I’m not really sure what “Dad Bod Writes” is yet. I have, from those grad school days, a handful of stories that either never landed anywhere, or were published and are no longer easily accessible. Meanwhile, I have two fractures in my ankle, two jobs, and two kids, and a very cool speculative lit mag that I help edit. So more intensive writing isn’t really happening right now, but I still wanted to be engaged and thinking about writing and MY writing specifically, and thus this niche little newsletter/archive thing. I don’t want to set hard and fast rules for myself with this thing. I’m planning to have something new up every other Friday. Usually this will be these old unpublished or out of publication stories, but also a place for me to write a bit about the video games I’m playing, the movies I’m watching, and the texts I’m reading. It’s gonna be free indefinitely, but maybe I’ll set up a tip jar or something if you’d like to fund my next pre-roll.
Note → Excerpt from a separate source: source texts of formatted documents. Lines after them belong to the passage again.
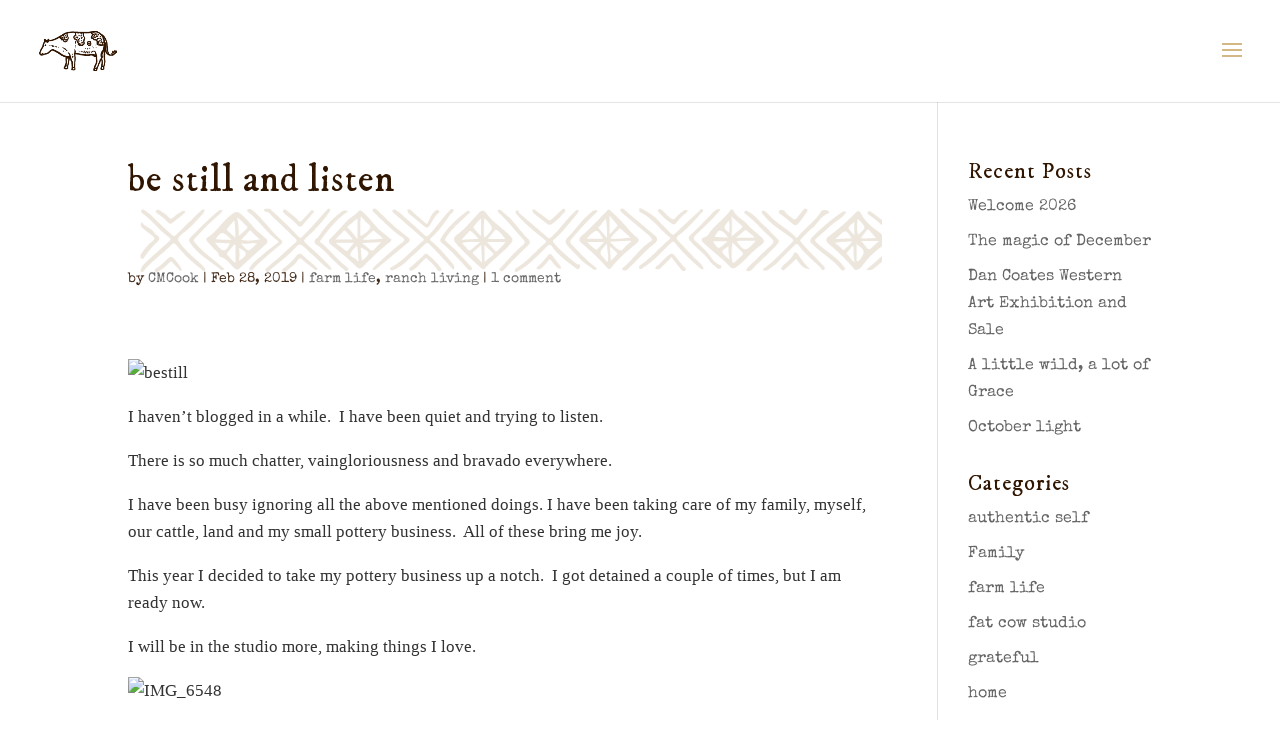

--- FILE ---
content_type: text/plain
request_url: https://www.google-analytics.com/j/collect?v=1&_v=j102&a=1724629303&t=pageview&_s=1&dl=https%3A%2F%2Fwww.fatcowstudio.com%2Fbe-still-and-listen-2%2F&ul=en-us%40posix&dt=be%20still%20and%20listen%20%7C%20Fat%20Cow%20Studio&sr=1280x720&vp=1280x720&_u=YEBAAEABAAAAACAAI~&jid=1836811639&gjid=571671379&cid=1159688406.1769149476&tid=UA-131448943-19&_gid=947826571.1769149476&_r=1&_slc=1&gtm=45He61m0n81PRXPQ7Qza200&gcd=13l3l3l3l1l1&dma=0&tag_exp=103116026~103200004~104527906~104528501~104684208~104684211~105391253~115938466~115938468~116682876~117041587&z=1068068294
body_size: -452
content:
2,cG-R143WXMNVC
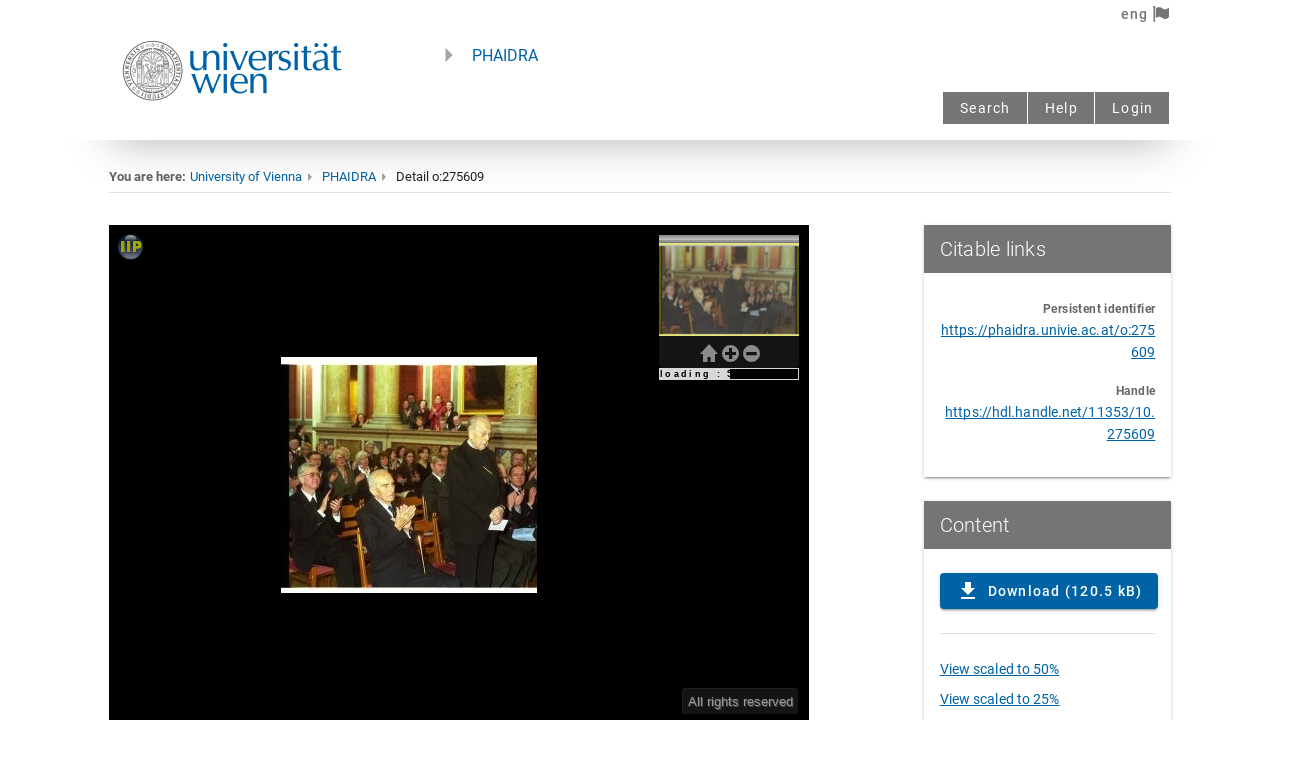

--- FILE ---
content_type: application/javascript; charset=UTF-8
request_url: https://phaidra.univie.ac.at/_nuxt/c181aa6.js
body_size: -343
content:
(window.webpackJsonp=window.webpackJsonp||[]).push([[49],{1514:function(t,n,e){"use strict";e.r(n);var l={},o=e(4),component=Object(o.a)(l,(function(){var t=this,n=t._self._c;return n("div",[n("h1",{staticClass:"d-sr-only"},[t._v(t._s(t.$t("Home")))]),t._v(" "),n("ExtHome")],1)}),[],!1,null,null,null);n.default=component.exports;installComponents(component,{ExtHome:e(1455).default})}}]);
In other news, hex, the aforementioned very cool speculative lit mag is now back open to submissions of fiction and prose poetry under 1,000 words, and you can find those guidelines here. I’m always so excited to see what we get, and hope that if you are a writer that falls within our stylistic range, you’ll give us a shot. We are open until September, 30th, or until we hit a cap of 200 subs.
I think that’s all for now. I look forward to this little project—one which has already provided me hours of distraction at work.